Convert the stretch from the line containing "What of point" through the end of the entries into a Markdown table with the columns Row and Text. Number each line in Row, and omit blank lines.

[start Information given]

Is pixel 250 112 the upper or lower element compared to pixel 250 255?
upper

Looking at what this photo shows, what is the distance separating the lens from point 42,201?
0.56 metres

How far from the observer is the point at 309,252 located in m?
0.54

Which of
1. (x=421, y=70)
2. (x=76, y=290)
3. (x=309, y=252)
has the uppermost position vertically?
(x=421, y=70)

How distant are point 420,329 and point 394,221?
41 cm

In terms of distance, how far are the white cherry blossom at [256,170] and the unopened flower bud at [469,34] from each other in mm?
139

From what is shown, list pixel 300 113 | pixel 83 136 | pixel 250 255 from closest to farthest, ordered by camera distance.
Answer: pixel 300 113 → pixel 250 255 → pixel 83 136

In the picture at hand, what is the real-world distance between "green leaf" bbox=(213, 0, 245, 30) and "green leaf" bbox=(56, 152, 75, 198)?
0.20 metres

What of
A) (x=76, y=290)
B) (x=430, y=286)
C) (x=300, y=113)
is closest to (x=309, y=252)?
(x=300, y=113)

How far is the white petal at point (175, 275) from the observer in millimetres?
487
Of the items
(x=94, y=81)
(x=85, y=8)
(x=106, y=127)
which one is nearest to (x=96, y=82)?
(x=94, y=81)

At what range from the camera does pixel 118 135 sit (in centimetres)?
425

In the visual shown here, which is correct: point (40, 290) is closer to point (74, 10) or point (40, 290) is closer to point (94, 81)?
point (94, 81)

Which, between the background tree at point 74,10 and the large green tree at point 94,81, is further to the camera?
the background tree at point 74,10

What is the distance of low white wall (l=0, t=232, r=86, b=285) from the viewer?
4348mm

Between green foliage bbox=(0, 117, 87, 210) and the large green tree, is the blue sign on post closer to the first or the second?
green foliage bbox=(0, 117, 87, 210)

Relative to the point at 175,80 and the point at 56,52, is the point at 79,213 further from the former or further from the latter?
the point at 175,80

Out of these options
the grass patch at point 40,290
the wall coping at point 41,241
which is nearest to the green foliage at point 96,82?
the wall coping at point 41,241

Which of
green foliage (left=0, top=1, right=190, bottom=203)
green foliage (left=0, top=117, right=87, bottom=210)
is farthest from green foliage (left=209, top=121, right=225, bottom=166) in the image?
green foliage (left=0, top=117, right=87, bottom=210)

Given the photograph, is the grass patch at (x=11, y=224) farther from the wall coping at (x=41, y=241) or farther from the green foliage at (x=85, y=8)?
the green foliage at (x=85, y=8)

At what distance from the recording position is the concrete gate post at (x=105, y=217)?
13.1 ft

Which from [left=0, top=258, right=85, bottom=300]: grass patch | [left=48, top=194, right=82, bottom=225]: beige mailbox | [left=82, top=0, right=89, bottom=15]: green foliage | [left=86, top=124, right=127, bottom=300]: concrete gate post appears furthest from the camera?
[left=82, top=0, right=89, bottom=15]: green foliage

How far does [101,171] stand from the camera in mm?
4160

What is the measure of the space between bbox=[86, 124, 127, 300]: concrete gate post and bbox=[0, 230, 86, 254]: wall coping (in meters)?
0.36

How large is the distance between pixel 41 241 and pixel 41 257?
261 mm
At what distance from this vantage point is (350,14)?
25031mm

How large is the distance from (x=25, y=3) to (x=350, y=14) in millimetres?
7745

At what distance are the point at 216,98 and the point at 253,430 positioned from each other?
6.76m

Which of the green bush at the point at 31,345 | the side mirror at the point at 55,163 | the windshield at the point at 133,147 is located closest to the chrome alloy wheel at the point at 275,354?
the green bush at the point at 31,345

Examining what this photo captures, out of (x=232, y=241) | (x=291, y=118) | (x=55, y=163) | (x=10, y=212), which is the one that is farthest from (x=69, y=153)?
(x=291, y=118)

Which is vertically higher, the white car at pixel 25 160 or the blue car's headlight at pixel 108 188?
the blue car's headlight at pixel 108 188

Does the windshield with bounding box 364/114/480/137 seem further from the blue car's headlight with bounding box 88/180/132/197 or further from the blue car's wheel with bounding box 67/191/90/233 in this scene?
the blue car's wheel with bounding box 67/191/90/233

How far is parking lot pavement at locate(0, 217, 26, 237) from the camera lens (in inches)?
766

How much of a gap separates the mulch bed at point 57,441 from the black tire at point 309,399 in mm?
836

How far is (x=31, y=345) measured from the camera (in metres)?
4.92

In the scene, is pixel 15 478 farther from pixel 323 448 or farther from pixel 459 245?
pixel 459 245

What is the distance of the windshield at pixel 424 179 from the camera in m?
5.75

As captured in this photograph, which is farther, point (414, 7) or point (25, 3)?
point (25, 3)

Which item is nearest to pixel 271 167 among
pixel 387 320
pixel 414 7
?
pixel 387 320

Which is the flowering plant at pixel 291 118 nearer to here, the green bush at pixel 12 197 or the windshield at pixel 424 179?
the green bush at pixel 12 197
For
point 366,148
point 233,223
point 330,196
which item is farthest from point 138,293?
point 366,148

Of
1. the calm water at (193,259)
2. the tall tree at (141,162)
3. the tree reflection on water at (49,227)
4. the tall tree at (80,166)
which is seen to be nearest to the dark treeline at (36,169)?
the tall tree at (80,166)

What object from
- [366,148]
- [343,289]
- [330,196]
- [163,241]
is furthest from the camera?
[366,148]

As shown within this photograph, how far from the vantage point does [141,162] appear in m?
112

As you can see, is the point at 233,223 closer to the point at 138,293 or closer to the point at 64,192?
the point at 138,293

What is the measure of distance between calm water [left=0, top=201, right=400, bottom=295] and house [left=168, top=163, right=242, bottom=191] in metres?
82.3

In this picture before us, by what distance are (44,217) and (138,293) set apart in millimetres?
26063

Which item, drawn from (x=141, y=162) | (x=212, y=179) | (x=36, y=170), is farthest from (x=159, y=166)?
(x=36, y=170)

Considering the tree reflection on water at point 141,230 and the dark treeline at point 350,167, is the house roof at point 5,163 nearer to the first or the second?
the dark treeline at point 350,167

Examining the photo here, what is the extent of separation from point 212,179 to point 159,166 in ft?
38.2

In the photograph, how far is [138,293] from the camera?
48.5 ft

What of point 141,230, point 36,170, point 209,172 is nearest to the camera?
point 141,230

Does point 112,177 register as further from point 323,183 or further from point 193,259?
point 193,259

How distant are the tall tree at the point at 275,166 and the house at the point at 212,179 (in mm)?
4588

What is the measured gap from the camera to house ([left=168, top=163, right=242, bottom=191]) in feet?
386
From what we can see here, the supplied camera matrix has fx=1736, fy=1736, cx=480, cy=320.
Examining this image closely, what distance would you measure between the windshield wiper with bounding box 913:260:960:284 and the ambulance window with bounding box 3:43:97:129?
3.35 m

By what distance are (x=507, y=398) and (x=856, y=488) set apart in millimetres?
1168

[end Information given]

**Response to this exercise**.
| Row | Text |
|---|---|
| 1 | What of point 141,230, point 36,170, point 209,172 is nearest to the camera? |
| 2 | point 141,230 |
| 3 | Does point 112,177 register as further from point 323,183 or further from point 193,259? |
| 4 | point 193,259 |
| 5 | How distant are the tall tree at the point at 275,166 and the house at the point at 212,179 (in mm)? |
| 6 | 4588 |
| 7 | What is the measured gap from the camera to house ([left=168, top=163, right=242, bottom=191]) in feet? |
| 8 | 386 |
| 9 | From what we can see here, the supplied camera matrix has fx=1736, fy=1736, cx=480, cy=320. |
| 10 | Examining this image closely, what distance would you measure between the windshield wiper with bounding box 913:260:960:284 and the ambulance window with bounding box 3:43:97:129? |
| 11 | 3.35 m |
| 12 | By what distance are (x=507, y=398) and (x=856, y=488) set apart in millimetres? |
| 13 | 1168 |